[Data extracted from a collection]

- - - -

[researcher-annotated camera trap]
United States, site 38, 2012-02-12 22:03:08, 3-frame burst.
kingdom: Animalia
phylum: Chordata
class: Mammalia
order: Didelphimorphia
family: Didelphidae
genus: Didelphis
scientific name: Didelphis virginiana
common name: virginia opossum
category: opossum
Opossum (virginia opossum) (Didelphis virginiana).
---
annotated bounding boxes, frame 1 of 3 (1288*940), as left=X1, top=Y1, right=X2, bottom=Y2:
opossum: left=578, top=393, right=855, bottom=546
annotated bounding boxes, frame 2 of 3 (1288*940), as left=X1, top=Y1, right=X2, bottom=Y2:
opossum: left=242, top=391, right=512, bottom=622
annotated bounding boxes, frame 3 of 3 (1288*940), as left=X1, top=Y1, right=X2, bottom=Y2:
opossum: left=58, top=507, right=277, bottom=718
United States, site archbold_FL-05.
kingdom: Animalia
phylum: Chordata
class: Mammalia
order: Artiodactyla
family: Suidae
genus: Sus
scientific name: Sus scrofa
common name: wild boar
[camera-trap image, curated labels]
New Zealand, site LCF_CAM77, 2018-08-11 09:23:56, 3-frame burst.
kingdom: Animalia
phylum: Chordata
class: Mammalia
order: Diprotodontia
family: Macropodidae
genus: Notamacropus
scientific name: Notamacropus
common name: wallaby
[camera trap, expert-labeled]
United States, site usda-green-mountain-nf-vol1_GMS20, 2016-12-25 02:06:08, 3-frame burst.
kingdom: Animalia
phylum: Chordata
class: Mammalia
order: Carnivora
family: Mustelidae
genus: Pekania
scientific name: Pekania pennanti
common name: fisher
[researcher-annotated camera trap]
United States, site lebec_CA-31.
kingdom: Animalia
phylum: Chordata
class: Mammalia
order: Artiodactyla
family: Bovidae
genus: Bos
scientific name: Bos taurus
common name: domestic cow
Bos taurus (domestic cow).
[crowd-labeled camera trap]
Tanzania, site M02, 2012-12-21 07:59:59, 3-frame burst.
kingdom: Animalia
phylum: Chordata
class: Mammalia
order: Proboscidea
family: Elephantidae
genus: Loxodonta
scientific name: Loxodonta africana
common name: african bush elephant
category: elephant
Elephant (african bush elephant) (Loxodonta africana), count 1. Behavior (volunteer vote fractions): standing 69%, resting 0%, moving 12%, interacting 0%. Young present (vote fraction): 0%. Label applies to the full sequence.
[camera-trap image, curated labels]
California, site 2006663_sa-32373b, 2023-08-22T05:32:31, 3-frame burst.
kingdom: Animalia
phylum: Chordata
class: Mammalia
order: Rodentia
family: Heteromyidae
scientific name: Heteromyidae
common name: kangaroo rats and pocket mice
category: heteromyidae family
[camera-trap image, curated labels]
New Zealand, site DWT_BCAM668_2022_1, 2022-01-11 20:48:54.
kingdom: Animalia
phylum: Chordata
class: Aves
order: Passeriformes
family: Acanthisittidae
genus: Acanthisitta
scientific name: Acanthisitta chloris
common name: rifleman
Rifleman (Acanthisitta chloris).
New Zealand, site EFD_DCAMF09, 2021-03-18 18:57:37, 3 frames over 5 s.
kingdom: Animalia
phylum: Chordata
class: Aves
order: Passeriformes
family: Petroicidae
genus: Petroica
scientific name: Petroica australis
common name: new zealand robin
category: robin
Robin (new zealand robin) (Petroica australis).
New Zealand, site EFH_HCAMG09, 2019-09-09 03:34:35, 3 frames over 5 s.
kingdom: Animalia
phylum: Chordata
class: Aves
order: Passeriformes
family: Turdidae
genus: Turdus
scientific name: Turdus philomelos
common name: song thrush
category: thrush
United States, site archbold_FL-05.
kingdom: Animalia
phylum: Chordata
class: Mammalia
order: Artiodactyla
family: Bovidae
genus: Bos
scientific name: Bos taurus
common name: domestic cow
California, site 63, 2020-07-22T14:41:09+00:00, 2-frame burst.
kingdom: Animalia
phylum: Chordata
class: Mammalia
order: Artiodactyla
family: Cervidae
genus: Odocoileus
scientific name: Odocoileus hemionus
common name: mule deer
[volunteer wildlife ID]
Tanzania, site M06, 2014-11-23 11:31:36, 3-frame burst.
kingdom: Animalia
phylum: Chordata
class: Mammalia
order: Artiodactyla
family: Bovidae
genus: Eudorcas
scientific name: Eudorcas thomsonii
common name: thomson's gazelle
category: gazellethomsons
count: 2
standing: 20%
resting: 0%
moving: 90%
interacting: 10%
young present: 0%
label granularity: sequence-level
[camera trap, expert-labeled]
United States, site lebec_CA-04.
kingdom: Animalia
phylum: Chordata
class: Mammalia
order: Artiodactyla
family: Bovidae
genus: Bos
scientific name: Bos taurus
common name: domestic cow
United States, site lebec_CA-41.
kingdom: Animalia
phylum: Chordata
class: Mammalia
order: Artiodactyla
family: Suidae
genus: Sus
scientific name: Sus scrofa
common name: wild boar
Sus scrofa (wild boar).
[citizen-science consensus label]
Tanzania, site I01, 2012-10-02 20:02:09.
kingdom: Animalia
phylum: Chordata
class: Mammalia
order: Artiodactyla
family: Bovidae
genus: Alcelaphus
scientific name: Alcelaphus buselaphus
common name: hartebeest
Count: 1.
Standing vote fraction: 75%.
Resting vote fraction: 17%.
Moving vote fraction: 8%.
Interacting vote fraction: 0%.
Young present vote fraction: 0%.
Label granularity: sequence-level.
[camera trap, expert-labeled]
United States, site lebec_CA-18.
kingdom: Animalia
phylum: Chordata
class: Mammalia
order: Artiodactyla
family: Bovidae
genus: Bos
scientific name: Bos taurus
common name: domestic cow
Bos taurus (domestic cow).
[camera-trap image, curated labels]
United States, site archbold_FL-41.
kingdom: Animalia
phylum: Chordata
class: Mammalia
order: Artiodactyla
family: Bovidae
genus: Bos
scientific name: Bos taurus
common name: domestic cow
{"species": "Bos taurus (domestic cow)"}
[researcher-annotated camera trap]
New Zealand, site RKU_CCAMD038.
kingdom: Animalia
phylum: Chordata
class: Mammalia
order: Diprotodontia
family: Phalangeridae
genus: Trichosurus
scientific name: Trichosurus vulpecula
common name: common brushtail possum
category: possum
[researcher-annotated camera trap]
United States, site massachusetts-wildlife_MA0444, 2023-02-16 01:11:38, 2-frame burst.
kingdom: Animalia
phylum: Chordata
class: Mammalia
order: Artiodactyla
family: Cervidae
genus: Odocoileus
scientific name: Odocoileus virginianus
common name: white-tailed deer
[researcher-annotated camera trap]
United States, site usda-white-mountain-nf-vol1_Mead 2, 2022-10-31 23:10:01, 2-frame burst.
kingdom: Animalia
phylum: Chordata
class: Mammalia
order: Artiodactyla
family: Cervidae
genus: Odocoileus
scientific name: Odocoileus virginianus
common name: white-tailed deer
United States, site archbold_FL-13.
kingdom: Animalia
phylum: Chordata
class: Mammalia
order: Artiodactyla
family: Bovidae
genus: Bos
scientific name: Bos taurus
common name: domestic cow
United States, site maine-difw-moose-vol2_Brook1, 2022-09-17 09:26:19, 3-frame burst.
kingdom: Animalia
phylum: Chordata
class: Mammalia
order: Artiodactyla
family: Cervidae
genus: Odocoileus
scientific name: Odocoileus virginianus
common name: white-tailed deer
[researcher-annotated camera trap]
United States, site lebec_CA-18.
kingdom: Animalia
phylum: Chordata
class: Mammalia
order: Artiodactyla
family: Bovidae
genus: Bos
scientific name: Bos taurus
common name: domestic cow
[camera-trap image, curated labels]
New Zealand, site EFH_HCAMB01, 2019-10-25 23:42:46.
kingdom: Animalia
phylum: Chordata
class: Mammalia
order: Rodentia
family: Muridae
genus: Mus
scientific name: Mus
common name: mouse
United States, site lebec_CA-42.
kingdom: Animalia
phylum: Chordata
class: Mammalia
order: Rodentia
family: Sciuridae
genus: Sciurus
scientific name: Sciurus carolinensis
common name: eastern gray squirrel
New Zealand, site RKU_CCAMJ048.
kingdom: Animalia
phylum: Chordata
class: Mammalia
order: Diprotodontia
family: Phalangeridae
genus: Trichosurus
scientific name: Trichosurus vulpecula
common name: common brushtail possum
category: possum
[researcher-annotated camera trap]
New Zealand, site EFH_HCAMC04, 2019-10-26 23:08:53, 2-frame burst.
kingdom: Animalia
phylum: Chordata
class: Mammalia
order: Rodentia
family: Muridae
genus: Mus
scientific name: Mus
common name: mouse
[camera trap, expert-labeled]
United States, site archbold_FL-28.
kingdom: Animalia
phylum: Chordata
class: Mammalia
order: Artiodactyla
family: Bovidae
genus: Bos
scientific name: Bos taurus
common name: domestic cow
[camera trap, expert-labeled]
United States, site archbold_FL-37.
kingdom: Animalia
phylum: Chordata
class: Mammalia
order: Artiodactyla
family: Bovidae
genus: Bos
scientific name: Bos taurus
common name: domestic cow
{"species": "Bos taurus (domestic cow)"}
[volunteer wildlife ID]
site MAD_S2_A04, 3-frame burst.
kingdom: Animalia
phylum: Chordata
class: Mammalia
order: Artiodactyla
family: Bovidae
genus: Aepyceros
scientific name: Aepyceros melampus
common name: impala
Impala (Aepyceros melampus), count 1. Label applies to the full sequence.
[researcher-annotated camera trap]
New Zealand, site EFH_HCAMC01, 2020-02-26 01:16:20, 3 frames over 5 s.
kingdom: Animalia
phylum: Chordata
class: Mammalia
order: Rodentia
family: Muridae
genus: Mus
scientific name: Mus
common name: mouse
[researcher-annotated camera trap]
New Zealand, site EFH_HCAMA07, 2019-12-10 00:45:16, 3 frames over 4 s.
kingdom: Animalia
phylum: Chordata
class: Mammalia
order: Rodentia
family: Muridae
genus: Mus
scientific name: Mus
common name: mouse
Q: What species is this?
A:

- - - -

▶ [ASSIGNMENT]
Lines with "California": return each one from the data above.

▶ [COMPLETED EXERCISE]
California, site 2006663_sa-32373b, 2023-08-22T05:32:31, 3-frame burst.
California, site 63, 2020-07-22T14:41:09+00:00, 2-frame burst.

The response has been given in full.